◆ **GIVEN TEXT**
++++++++

Psychologists and life coaches use forms of mindfulness techniques to help treat depression and anxiety, as well as to enhance focus and performance and spur creativity. The corporate world has accepted the return-on-investment value of meditation. International heavy-hitters from Google to HBO, Procter & Gamble to McKinsey consultants and Deutsche Bank to Apple all encourage employees to add the calming tool to their at-work arsenal. These companies know that stressed-out employees are a liability and have committed to efforts such as classes and physical office space dedicated to meditation, to encourage staff to recentre themselves.

Richard Davidson is the best-selling author of The Emotional Life of Your Brain: How Its Unique Patterns Affect the Way You Think, Feel and Live, and How you Can Change Them, and founder of the Center for Healthy Minds, who set out to figure out why people are so different emotionally. He has worked with the Dalai Lama and has studied the effects of meditation on the brain. He also studied with Daniel Goleman (a leading researcher of Emotional Intelligence) at Harvard.

But he is best known for his work on what he calls the plasticity of the brain: the idea that you can learn to be happy. He came up with a very popular theory, used in different practical and popular applications, of emotional styles. The idea is that there are six styles, or continuums, in which people fall along a spectrum, with outliers at the extremes and most of us in the middle. These styles are scientifically measurable, correlated to different parts of the brain.

The six styles are: Resilience, Outlook, Social Intuition, Self-Awareness, Sensitivity to Context and Attention. He argues that it is how these proportional skills are combined that make up our emotional package. But most importantly, he posits that because the brain is plastic – changeable – you can train specific styles with small changes.

One of his bigger tools is mindfulness meditation (that word again), but he argues you can change your emotional style – and your reaction to events – with something as simple as changing your environment at home or work or both.

Do You Pass the Test?

Experts now agree that our personality does not remain fixed throughout our lives. Life coach Kate Arms of Signal Fire Coaching says she likes to use aspects of personality testing to help clients get in touch with who they are now versus the idea they have of themselves.

++++++++

◆ **DATA UNDER STUDY**
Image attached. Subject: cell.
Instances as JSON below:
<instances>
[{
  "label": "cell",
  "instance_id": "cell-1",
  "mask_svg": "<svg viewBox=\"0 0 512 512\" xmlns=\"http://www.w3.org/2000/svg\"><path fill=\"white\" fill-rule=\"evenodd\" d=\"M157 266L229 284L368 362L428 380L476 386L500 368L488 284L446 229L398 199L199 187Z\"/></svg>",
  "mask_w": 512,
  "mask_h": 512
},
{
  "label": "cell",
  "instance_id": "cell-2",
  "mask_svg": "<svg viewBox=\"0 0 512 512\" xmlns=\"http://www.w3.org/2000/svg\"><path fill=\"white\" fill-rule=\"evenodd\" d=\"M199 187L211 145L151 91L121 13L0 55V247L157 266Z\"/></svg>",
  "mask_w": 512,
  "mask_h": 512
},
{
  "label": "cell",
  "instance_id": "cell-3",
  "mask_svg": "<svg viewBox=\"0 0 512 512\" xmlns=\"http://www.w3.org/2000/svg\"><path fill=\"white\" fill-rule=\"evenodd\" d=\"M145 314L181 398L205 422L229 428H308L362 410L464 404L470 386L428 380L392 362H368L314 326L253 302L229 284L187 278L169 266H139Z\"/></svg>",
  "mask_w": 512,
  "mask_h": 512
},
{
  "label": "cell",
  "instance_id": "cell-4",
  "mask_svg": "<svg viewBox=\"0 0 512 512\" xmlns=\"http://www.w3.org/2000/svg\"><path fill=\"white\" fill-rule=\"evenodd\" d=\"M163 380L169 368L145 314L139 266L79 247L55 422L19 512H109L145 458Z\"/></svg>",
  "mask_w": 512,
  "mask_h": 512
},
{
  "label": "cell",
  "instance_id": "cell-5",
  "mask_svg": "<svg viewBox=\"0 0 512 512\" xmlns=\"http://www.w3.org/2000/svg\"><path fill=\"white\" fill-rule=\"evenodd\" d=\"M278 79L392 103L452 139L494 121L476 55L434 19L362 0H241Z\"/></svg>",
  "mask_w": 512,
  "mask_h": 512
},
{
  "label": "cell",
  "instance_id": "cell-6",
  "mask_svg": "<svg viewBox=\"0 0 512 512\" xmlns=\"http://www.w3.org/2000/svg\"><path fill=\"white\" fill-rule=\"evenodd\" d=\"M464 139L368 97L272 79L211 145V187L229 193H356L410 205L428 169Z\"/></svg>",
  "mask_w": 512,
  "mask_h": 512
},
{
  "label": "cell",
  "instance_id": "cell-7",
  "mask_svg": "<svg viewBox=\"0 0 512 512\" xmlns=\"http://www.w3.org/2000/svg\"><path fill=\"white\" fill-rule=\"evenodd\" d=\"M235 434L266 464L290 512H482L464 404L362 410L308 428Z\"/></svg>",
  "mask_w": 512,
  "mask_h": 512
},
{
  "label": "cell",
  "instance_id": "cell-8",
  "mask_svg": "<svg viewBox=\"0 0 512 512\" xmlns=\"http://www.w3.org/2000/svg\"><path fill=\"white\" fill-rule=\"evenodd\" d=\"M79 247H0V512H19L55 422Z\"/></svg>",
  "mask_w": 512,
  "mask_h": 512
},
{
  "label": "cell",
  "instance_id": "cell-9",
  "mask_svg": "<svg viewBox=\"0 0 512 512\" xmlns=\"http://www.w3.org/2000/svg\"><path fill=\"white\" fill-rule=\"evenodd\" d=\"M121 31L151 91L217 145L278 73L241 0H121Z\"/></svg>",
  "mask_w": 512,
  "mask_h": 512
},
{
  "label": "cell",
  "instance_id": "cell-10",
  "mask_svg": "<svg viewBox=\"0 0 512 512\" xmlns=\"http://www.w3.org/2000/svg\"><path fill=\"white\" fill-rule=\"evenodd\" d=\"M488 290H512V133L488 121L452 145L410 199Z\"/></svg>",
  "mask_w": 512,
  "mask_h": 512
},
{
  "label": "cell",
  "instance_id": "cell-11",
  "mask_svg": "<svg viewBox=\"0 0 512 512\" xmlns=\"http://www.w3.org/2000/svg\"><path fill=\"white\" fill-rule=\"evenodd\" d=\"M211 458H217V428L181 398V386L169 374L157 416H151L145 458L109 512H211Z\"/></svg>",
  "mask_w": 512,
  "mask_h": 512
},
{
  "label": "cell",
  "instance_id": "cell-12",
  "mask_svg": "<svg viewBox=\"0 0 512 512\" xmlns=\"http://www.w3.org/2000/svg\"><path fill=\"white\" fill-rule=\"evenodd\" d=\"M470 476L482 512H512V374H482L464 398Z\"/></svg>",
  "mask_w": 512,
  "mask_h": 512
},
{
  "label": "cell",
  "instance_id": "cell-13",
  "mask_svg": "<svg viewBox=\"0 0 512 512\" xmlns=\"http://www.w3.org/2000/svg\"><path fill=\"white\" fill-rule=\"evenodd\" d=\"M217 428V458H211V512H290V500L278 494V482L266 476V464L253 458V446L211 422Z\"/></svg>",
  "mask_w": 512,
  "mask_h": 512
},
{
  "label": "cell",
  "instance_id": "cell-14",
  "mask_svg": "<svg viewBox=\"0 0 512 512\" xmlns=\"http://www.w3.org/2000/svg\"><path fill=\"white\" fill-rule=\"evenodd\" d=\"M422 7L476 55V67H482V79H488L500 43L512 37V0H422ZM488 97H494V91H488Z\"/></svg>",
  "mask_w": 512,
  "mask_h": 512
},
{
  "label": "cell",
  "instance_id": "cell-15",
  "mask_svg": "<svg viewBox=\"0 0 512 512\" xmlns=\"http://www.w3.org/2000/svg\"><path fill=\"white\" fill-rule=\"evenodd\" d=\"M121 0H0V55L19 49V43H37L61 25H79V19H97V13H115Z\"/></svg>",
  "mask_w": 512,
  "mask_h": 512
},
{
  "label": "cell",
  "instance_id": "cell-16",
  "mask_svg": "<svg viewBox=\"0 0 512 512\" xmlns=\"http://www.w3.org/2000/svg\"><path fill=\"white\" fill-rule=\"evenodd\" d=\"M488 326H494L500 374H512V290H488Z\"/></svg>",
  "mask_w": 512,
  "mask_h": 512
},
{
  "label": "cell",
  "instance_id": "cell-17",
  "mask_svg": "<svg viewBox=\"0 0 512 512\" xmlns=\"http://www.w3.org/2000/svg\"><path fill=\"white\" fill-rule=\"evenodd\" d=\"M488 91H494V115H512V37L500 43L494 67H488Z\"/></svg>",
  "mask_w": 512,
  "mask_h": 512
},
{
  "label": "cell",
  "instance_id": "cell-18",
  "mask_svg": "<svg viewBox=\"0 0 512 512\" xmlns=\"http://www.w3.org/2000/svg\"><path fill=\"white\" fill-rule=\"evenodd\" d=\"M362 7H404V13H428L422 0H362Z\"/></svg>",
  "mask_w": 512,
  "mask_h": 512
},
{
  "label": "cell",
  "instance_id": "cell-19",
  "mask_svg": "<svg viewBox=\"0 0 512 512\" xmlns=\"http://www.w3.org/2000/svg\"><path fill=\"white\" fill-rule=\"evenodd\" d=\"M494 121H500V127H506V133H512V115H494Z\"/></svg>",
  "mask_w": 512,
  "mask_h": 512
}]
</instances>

++++++++

◆ **EXERCISE TASKS**
A: Based on the text on meditation and emotional styles, do these statements agree with it? (i) Richard Davidson studied with Daniel Goleman at Harvard. (ii) Davidson holds that most people fall at the extremes of each emotional style. (iii) Kate Arms uses parts of personality testing to show clients who they are now compared with their idea of themselves.
B: Extend the text on meditation and emotional styles with a few more paragraphs, picking up after its final sentence.

◆ **EXPECTED RESULTS**
A:
(i) Yes: "He also studied with Daniel Goleman (a leading researcher of Emotional Intelligence) at Harvard."
(ii) No: "with outliers at the extremes and most of us in the middle."
(iii) Yes: "she likes to use aspects of personality testing to help clients get in touch with who they are now versus the idea they have of themselves."

B:
“We are dynamic beings,” she says, “and coaching is based on the premise we learn as we live.”

She recommends The Saboteur Assessment at positiveintelligence.com to identify where we are our own worst enemy. Another good test at that site is their PQ assessment, referring to their proprietary concept of Positive Intelligence.

Another way to uncover the negative beliefs and things that might be holding us back is at GretchenRubin.com. Here you can learn about the “four tendencies” you employ against yourself and the good habits to form to combat them.

There’s an App for That

Jeanna Gabellini is the author of Speed Dial the Universe (masterpeacecoaching.com) and the Android app is available at Play.Google.com. Gabellini is also a proponent of Laws of Attraction, and this app is designed to help you manifest your desires through a series of daily exercises.

Great meditation apps include: Buddhify2, The Mindfulness App and Headspace.com for guided meditations on your iOS phone, watch or tablet. Another coach-recommended app is Meditation Minis Podcast by Chel Hamilton, available free on iTunes.

As for anxiety apps try Accupressure, Heal Yourself, Anxiety Free for self-hypnosis, Nature Sounds Relax Sleep (chill nature sounds); or our favourite, Worry Box, a personal diary space to lock up your worries and fears so they won’t haunt you any longer.

A version of this article appeared in the April 2018 issue with the headline, “Make a Fresh Start,” p. 50.